Meet Nicole Gregory

We caught up with the brilliant and insightful Nicole Gregory a few weeks ago and have shared our conversation below.

Hi Nicole, thank you for being such a positive, uplifting person. We’ve noticed that so many of the successful folks we’ve had the good fortune of connecting with have high levels of optimism and so we’d love to hear about your optimism and where you think it comes from.
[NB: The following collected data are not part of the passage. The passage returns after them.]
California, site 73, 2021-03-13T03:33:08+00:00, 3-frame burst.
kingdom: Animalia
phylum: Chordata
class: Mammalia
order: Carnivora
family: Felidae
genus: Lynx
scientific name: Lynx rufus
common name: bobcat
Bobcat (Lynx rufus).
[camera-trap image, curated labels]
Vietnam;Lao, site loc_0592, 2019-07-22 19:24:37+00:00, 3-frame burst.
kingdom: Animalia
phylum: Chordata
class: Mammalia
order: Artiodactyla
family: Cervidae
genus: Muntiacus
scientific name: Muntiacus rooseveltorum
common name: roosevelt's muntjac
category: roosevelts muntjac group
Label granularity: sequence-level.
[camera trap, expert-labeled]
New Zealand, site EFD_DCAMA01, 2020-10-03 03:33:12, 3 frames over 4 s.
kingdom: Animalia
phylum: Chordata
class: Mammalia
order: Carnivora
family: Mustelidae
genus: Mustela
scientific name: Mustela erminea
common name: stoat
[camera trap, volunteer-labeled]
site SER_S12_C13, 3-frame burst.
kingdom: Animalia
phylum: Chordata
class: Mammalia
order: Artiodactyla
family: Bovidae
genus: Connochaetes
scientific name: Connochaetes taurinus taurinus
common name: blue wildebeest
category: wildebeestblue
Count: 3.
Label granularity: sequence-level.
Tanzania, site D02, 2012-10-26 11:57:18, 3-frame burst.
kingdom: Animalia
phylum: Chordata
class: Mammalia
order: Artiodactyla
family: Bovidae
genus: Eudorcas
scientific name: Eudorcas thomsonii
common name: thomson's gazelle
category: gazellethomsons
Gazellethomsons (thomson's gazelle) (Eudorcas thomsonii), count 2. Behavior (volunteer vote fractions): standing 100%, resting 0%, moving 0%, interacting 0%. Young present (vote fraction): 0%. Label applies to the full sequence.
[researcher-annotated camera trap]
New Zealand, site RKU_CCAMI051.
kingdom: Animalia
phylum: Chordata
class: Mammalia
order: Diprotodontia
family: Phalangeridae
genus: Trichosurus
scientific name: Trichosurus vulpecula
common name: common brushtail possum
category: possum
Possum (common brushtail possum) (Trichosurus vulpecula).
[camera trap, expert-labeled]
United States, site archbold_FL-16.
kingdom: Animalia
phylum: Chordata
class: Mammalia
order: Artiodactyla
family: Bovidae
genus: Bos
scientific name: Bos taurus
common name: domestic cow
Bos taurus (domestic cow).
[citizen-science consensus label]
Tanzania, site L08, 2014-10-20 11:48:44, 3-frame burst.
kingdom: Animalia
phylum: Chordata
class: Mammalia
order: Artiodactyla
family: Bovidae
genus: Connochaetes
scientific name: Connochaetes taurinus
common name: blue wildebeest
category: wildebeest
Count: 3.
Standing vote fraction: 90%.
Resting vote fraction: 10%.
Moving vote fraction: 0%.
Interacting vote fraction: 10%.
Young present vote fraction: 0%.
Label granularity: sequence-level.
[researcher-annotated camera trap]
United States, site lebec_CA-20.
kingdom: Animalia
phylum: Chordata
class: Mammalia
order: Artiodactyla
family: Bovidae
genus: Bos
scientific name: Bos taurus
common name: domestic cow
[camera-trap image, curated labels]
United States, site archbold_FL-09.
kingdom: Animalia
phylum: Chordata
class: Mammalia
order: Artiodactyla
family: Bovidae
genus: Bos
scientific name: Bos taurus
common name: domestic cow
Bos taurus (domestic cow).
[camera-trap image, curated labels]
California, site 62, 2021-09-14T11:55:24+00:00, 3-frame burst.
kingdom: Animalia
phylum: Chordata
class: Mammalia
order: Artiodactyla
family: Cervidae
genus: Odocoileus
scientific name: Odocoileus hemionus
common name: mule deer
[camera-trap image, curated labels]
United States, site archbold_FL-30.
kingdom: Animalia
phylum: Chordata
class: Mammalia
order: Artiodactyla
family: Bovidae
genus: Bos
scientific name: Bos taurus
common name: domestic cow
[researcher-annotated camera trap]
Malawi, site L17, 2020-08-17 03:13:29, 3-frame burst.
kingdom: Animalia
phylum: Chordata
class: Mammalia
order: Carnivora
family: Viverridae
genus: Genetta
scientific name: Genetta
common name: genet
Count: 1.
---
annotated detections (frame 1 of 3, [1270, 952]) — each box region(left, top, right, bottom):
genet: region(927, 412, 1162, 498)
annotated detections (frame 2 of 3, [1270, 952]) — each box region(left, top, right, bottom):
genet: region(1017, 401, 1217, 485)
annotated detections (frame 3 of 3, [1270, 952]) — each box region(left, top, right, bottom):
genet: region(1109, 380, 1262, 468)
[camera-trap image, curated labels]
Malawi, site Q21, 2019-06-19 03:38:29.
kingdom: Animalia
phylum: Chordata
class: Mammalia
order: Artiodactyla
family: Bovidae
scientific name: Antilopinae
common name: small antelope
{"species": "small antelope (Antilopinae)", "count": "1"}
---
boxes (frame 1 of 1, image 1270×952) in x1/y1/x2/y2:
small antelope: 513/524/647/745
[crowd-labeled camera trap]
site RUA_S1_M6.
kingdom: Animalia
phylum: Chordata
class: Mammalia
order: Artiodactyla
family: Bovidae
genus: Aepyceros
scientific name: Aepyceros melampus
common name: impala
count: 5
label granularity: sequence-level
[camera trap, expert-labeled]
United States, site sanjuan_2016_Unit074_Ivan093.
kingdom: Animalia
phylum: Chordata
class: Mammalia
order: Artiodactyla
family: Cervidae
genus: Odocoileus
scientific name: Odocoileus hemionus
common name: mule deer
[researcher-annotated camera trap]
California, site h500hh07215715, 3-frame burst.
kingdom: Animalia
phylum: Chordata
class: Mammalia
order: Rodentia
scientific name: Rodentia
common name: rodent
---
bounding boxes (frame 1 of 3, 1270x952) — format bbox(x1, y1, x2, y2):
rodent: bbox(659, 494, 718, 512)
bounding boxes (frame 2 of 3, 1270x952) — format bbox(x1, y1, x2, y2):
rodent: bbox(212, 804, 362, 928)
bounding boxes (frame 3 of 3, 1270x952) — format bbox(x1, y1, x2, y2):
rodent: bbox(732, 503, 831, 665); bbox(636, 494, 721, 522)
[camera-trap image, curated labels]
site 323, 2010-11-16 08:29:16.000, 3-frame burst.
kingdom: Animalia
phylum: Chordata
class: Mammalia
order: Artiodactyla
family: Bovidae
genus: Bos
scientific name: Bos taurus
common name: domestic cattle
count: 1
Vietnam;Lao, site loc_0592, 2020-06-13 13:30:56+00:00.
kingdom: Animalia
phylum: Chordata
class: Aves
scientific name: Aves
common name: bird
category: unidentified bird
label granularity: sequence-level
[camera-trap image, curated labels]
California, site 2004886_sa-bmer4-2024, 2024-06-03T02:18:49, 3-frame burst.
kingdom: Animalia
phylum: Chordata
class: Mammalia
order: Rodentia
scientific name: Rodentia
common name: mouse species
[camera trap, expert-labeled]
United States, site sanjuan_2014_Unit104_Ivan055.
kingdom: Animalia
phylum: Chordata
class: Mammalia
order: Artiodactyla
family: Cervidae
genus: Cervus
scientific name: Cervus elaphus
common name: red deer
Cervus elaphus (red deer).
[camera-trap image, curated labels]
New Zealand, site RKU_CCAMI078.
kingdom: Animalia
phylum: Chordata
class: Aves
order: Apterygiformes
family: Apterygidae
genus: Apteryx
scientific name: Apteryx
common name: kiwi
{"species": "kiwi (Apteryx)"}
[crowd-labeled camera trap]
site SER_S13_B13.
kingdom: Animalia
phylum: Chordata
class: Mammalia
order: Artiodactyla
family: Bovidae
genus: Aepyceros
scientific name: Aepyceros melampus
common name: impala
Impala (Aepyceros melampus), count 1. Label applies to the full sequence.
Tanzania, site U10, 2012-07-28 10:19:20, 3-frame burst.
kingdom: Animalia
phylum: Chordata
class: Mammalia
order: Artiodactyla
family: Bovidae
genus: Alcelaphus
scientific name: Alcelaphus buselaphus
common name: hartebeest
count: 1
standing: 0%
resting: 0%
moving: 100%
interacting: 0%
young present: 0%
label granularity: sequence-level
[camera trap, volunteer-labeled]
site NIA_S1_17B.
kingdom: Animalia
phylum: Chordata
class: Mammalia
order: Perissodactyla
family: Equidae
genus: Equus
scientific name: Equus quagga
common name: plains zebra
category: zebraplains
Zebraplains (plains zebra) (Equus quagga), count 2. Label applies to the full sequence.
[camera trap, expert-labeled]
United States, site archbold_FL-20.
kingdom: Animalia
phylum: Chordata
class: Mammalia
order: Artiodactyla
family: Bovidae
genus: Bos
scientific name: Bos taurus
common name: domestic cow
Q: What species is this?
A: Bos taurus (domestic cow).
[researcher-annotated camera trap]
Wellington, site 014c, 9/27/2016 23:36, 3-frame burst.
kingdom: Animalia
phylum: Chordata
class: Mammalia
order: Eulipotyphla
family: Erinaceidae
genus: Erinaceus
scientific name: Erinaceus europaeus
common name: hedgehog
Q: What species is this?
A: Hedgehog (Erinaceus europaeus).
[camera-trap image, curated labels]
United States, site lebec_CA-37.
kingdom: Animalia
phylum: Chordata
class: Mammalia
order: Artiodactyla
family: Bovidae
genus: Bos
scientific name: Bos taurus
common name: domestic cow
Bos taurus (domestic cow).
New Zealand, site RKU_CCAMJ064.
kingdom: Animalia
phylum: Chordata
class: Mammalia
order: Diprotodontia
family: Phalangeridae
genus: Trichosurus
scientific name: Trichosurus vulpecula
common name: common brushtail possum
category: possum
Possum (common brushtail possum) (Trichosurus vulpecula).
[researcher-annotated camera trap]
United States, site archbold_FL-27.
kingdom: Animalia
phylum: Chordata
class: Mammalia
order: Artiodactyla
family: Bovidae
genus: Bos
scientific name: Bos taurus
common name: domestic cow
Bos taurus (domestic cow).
Optimism is a fascinating word. I think in some ways with the rise of ‘positive thinking’ it has lost its beauty and potency. The definition of optimism: “hopefulness and confidence about the future or the successful outcome of something”.
Growing up, I had the honor of watching my father live out the truest example of what optimism has become to me. We had very little to our name and to many standards, we fit into the poverty sector. As I have grown into adulthood and look on my childhood in hindsight, I have found myself studying my father’s belief system and what enabled him to wake up as a husband, a father of 12, a business owner (back in the time when ‘black-owned business’ wasn’t something that remotely played to one’s favor) – fully embodied in his perspective and belief that life was going to be ok. What I have come to realize is that optimism is parallel to faith and faith is what my father had buckets of. The most poetic and well-rounded definition of faith that I know is: “the substance of things hoped for and the evidence of things unseen”.
What I have learned is that life allows us the option of hope or despair. I compare them to lenses- we have the option to experience life through whichever lense we decide to put on and every experience will be filtered through our choice of lense. I have decided that while I live, I choose hope, while always holding in my reality that as predictable as the sunrise is, so are heavy clouds and rain-filled days and the beautiful thing is, is that even the rain-filled days eventually get filtered through that hope.

Appreciate the insights and wisdom. Before we dig deeper and ask you about the skills that matter and more, maybe you can tell our readers about yourself?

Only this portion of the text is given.